Octave band and audio file recording functions have been available in hand-held sound level meters for some years, but these devices are not well suited to personal exposure monitoring per OSHA 1910.95. The inclusion of these functions into personal noise dosimeters is a real benefit to industrial hygienists, especially those who encounter a result with significant deviation from the expected levels or are unsure as to how to locate and apply effective controls to lower the exposure to safe levels.

Motion Detection
Another new development unique to noise dosimeters that helps confirm that a representative sample has been captured is called motion detection. This function uses a miniature accelerometer mounted inside the instrument to detect and record movement. Since dosimeters are worn on the upper body, motion can be detected in real time and a record of worker movement integrated into the downloaded test results. This information adds another dimension to the industrial hygienist’s understanding of the total sampling environment and can be used for a wide range of sample quality-assurance purposes. For example, worker movement can be correlated with high noise environments and can help IHs recognize when a worker has removed the device due to the perceived ”inconvenience” of wearing it during certain operations, especially in tight workspaces.

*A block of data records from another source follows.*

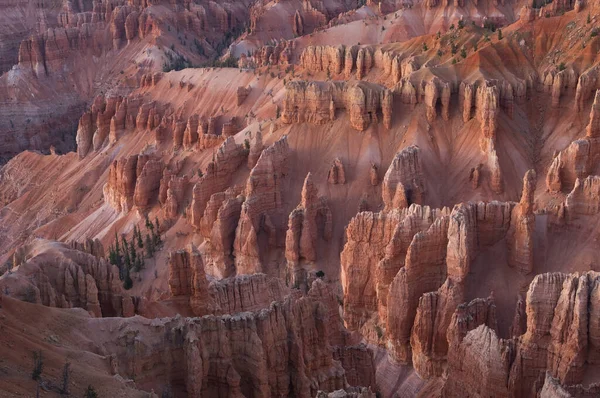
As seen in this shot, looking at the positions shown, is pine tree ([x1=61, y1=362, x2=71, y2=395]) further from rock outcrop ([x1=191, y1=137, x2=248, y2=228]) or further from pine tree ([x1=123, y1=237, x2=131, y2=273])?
rock outcrop ([x1=191, y1=137, x2=248, y2=228])

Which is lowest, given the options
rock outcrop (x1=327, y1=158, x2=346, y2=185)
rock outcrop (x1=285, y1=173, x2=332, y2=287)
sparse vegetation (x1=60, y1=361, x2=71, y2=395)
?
rock outcrop (x1=285, y1=173, x2=332, y2=287)

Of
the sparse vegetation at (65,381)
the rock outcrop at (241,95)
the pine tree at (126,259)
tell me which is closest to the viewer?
the sparse vegetation at (65,381)

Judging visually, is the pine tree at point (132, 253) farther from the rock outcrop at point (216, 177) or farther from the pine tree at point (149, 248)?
the rock outcrop at point (216, 177)

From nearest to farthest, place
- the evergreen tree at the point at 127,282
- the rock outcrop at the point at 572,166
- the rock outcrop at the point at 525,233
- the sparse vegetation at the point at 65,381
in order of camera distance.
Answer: the sparse vegetation at the point at 65,381
the rock outcrop at the point at 525,233
the rock outcrop at the point at 572,166
the evergreen tree at the point at 127,282

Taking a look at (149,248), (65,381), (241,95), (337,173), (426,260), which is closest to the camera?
(65,381)

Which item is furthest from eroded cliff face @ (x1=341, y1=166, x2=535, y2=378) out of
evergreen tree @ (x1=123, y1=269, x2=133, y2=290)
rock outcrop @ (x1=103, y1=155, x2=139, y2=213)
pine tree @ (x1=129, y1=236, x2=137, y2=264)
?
rock outcrop @ (x1=103, y1=155, x2=139, y2=213)

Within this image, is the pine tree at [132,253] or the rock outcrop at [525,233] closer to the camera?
the rock outcrop at [525,233]

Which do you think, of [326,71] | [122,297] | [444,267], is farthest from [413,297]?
[326,71]

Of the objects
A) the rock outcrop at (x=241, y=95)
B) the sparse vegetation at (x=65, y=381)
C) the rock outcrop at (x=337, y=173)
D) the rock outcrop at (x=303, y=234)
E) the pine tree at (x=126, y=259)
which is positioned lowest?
the pine tree at (x=126, y=259)

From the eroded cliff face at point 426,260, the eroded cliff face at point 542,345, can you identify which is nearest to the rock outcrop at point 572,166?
the eroded cliff face at point 426,260

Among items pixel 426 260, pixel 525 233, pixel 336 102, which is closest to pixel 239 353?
pixel 426 260

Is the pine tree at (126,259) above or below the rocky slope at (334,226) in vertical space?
below

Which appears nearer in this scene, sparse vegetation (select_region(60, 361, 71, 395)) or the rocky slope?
sparse vegetation (select_region(60, 361, 71, 395))

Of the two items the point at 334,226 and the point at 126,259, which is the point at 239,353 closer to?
the point at 334,226
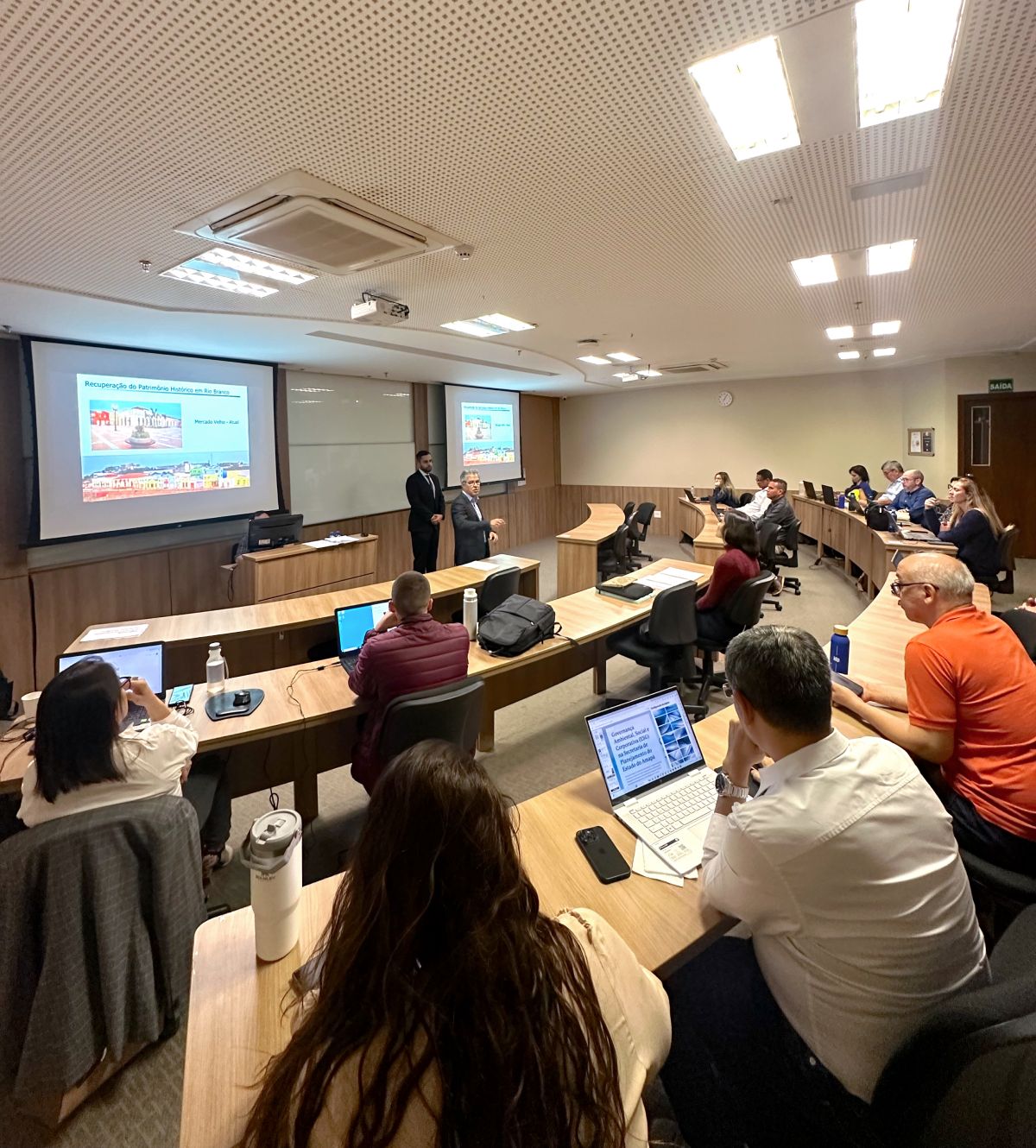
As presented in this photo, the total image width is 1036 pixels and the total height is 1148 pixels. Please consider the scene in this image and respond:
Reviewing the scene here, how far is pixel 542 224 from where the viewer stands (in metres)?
2.65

Some of today’s advanced noise dosimeters have also been designed for wireless data transfer. This means that multiple units can be measured remotely without disturbing the wearer, maintaining the productivity of the work force and enabling the IH to focus on the workers who have the highest risk of noise exposure.

All the technology advances described here can be critical to determining whether your noise exposure sample data is truly representative and as accurate as possible. These new tools give those involved in hearing conservation the means to solve real-life mysteries, especially when sampling results are wild outliers to the expected outcomes.

Used correctly and with proper understanding, these new breakthroughs will result in better exposure data, more informed professional decisions, and reduced probability of noise-induced hearing loss.

Justin Stewart is area sales manager for Casella.